I don't know if this one is the one with the most deaths. But certainly is one that affects me a lot. One that was very recent. I mean, in ancient times, armies entering a town and killing every villager was not unheard of. But I am talking about a massacre that took place just 35 years ago. Another chilling thing is that the perpetrators were the country's army, killing their own people.
The Mozote Massacre in El Salvador took place December 11th, 1981. El Mozote was a small village of about 1000 inhabitants, poor people, farmers mostly. During that time, the civil war had just broken in and there was the government's army fighting the guerrilla (FMLN). This war originated because only 14 families owned all of the country's wealth. Because the workers were exploited, because the salaries were not fair, because a lot of people were starving to death while others had a great life in complete disregard of the people they were exploiting.
Most of the farmers and people living in poverty would support the guerrilla. Would feed them, hide them when hunted, or join them.
General Domingo Monterrosa, the leader of the Atlacatl battalion came up with an idea. He thought that removing the guerrilla from the country was difficult because they were being helped and of course, were armed and ready to fight. But removing the people that helped them, feed them and hid them was easier, since it was poor people with no guns, no fighting skills and scared to death.

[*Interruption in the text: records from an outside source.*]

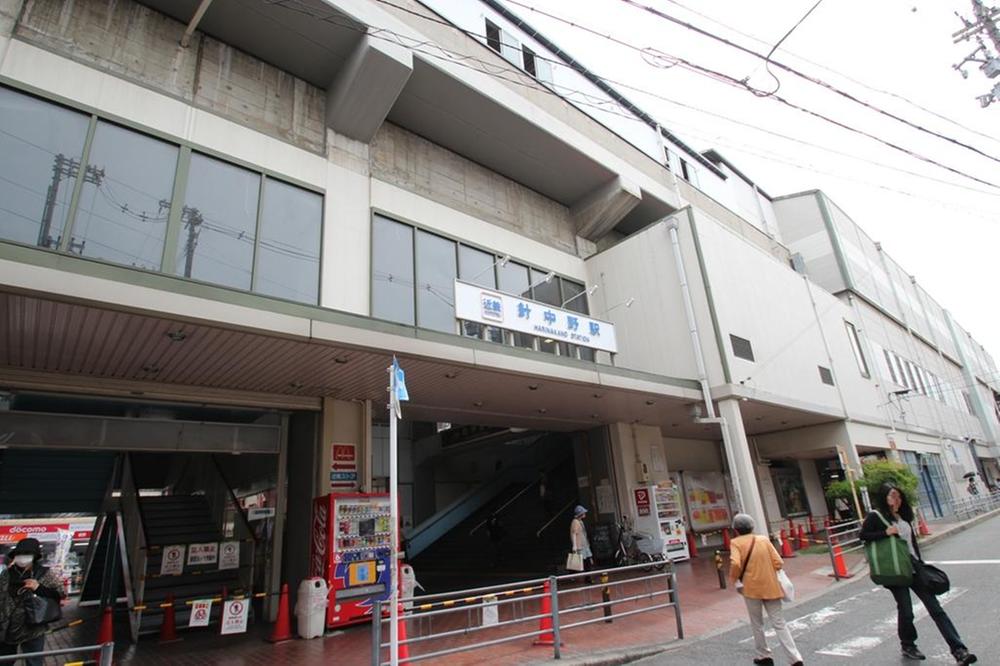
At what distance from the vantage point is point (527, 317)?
37.6 feet

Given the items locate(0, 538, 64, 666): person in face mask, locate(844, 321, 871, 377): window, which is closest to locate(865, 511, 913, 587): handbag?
locate(0, 538, 64, 666): person in face mask

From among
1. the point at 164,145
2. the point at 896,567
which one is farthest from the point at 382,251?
the point at 896,567

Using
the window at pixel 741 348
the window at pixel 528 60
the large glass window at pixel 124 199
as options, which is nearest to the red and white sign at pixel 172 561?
the large glass window at pixel 124 199

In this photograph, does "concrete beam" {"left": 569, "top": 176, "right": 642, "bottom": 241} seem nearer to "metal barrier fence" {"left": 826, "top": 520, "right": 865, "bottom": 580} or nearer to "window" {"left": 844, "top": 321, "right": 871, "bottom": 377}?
"metal barrier fence" {"left": 826, "top": 520, "right": 865, "bottom": 580}

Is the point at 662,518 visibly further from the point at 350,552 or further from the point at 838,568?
the point at 350,552

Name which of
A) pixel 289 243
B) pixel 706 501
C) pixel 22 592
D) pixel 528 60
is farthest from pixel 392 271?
pixel 706 501

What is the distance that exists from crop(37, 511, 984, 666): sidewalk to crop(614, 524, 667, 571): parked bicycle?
2.81m

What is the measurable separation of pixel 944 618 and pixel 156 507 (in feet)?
47.0

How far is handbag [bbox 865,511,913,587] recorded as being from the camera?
5242 millimetres

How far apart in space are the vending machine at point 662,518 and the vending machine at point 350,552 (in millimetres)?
8102

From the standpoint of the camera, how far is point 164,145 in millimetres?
9023

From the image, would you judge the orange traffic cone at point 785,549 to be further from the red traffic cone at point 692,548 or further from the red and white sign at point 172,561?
the red and white sign at point 172,561

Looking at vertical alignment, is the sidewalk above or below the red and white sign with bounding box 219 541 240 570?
below

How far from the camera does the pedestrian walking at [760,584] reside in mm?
5355
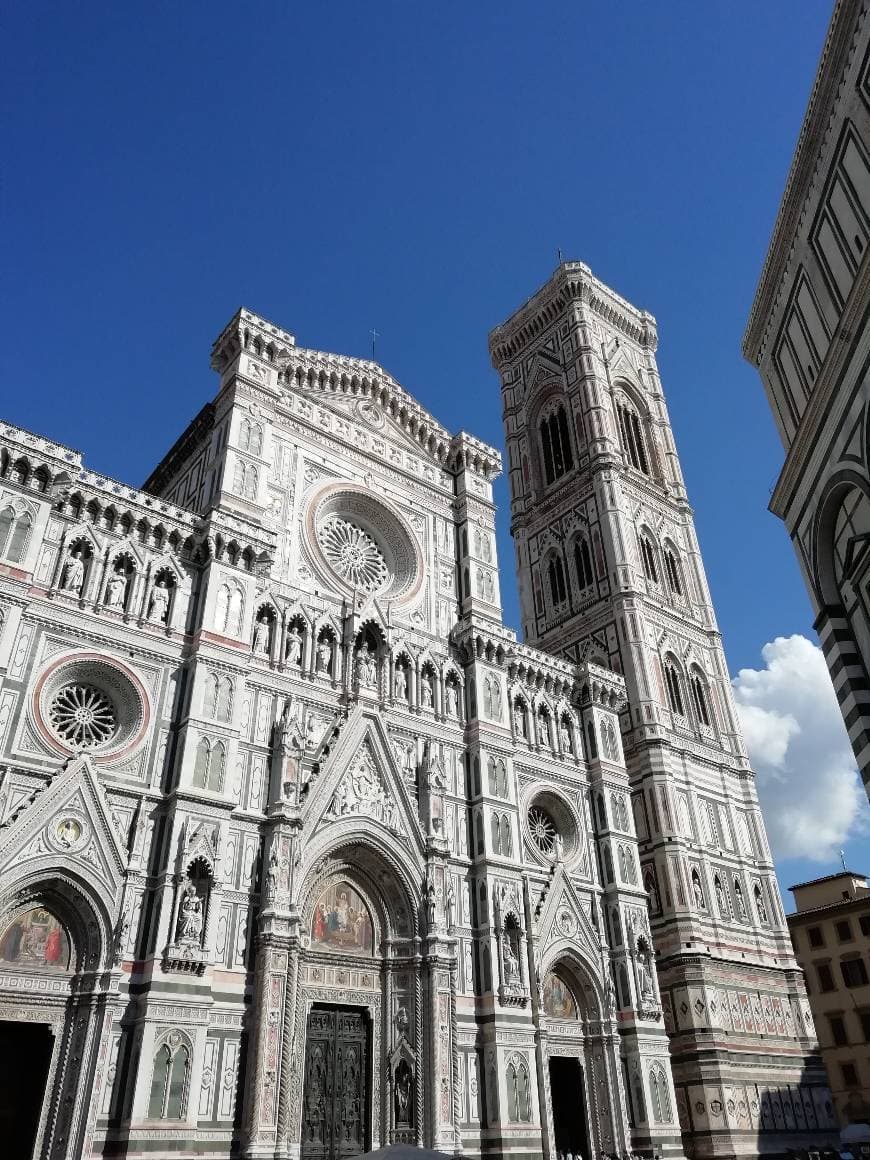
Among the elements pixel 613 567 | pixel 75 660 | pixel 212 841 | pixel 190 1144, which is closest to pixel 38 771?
pixel 75 660

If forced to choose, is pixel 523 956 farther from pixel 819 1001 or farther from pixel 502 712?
pixel 819 1001

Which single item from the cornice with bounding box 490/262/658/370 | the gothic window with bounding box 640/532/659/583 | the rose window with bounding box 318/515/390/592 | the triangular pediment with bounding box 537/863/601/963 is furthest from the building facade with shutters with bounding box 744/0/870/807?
the cornice with bounding box 490/262/658/370

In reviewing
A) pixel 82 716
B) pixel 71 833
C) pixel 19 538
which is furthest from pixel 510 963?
pixel 19 538

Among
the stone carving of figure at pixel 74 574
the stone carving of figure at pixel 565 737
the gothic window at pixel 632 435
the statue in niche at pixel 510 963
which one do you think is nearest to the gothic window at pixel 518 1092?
the statue in niche at pixel 510 963

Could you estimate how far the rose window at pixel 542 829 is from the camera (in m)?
26.5

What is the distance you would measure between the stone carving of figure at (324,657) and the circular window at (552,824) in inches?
303

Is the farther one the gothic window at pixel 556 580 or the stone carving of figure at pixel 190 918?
the gothic window at pixel 556 580

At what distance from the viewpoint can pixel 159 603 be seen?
2103 cm

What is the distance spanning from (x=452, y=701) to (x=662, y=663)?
11532mm

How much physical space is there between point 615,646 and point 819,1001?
79.6 ft

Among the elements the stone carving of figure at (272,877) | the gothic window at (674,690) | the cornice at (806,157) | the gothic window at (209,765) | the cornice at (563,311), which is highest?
the cornice at (563,311)

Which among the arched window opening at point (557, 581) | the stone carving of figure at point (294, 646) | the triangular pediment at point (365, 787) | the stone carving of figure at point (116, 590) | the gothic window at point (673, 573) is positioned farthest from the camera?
the arched window opening at point (557, 581)

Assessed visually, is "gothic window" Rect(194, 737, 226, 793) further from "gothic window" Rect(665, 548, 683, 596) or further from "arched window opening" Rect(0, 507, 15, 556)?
"gothic window" Rect(665, 548, 683, 596)

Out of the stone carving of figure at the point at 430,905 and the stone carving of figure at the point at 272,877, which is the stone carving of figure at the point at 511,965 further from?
the stone carving of figure at the point at 272,877
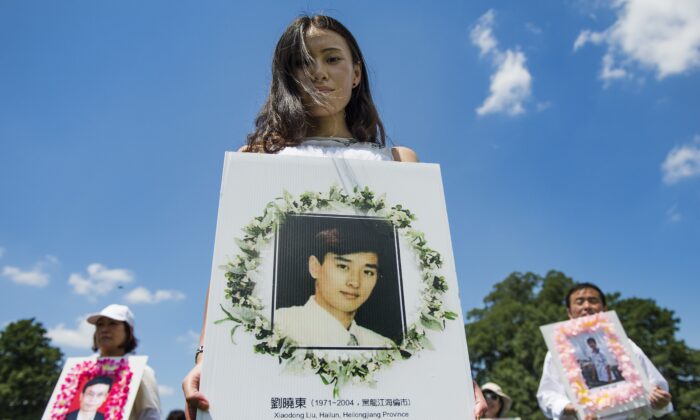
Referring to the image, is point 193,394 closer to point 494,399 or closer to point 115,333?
point 115,333

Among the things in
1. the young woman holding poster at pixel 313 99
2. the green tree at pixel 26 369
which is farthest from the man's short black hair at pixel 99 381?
the green tree at pixel 26 369

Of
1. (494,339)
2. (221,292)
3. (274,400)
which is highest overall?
(494,339)

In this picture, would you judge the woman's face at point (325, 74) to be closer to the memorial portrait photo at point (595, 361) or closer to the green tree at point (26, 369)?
the memorial portrait photo at point (595, 361)

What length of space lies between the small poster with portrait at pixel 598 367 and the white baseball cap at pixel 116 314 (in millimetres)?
4133

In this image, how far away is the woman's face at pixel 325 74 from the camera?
206 cm

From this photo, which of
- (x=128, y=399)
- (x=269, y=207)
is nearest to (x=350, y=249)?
(x=269, y=207)

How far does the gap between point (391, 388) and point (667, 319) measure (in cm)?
3465

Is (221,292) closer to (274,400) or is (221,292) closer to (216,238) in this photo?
(216,238)

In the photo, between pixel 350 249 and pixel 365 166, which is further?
pixel 365 166

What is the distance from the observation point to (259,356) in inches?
48.4

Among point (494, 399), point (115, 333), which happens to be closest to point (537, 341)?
point (494, 399)

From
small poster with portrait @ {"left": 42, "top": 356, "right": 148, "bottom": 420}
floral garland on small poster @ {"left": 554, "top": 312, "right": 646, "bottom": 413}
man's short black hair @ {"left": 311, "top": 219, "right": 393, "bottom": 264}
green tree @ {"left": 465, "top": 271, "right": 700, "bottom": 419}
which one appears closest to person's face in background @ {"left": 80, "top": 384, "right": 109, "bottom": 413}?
small poster with portrait @ {"left": 42, "top": 356, "right": 148, "bottom": 420}

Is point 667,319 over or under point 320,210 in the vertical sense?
over

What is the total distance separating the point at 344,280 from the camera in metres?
1.39
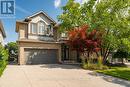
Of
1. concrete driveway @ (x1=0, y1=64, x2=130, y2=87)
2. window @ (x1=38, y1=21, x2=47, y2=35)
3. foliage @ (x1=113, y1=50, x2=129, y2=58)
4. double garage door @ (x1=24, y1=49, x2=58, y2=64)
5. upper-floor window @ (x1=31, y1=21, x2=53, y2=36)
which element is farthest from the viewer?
foliage @ (x1=113, y1=50, x2=129, y2=58)

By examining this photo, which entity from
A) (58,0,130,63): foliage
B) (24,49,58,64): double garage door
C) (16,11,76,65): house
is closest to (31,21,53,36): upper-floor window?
(16,11,76,65): house

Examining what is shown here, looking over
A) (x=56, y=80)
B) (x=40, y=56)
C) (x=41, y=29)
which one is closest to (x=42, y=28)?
(x=41, y=29)

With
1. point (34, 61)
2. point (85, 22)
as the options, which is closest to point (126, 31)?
point (85, 22)

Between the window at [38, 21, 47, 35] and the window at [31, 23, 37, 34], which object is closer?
the window at [31, 23, 37, 34]

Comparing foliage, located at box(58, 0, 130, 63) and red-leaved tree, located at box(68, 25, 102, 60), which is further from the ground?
foliage, located at box(58, 0, 130, 63)

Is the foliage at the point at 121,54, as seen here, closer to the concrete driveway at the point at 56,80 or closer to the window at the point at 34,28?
the window at the point at 34,28

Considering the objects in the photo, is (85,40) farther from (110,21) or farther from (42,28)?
(42,28)

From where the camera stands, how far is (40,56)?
97.0ft

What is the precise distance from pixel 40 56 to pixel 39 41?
2.39 m

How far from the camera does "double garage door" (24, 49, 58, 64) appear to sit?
93.7ft

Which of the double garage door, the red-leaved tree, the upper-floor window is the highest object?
the upper-floor window

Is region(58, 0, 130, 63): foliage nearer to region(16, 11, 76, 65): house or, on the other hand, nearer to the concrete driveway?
region(16, 11, 76, 65): house

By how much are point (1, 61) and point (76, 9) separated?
15913mm

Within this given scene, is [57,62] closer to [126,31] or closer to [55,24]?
[55,24]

On December 11th, 1981, The Atlacatl Battalion entered the Mozote village, got EVERY SINGLE villager inside the town's church, the convent and other houses and executed them. Women and girls were raped first before killing them with machine guns. Some reports talk about the children being killed by slitting their throats and hanging them from trees. In a few hours, almost 1,000 people died. Men, women and children alike. The soldier later the next day went to a neighboring village to do the same. As cruel as any ancient barbaric attack, just that this happened not too long ago.
The government tried to minimize the story. During that time, Reagan was financing the government Army and US officials said that the reports by several news Agencies were "gross exaggerations"....
Years later, after the war ceased, there was amnesty to all the parties involved in war. Justice never happened for the Mozote inhabitants who died on December 11th, 1981. Although the Interamerican Court of Human Rights requested the government to investigate, justice has not been served.
In 2012, the Government of El Salvador publicly apologized for the Mozote massacre. However, the President at the time was a left wing President that was elected as part of the FMLN party (ex guerrilla group, now political party). The right wing party, the ones more closely involved, never apologized, and their politicians and supporters never discuss these massacres. They insist that "nothing really happened" and when this massacre and many others come into discussion, they are rapidly brushed off with a "the past is the past" or "but the guerrilla also killed a lot of soldiers and detonated bridges". According to the report of the Commission on the Truth of El Salvador, 85% of war crimes were committed by the army and 15% by the guerrilla.
Currently, DNA testing is being done to establish identity of the remains found, to offer some degree of closure to the relatives (although, closure will never be achieved without justice).
This is not the only massacre. There is a long long list of massacres in El Salvador during war and before that. During the early 30s, 32000 farmers were killed over the course of one month, because they were protesting the poor conditions of work, the exploitation, the starving, the long hours, the mock pay -some Hacienda owners will pay their workers with "hacienda money", not real money but tokens that were only valid in, guess... the Hacienda store.
Tears fill my eyes every time I think about what happened to these people. About what happened to Mons. Romero and the Jesuits who were assassinated by the same Army that swore to protect their people. Disappointment fill my heart when I hear how many Salvadorans have decided to ignore history.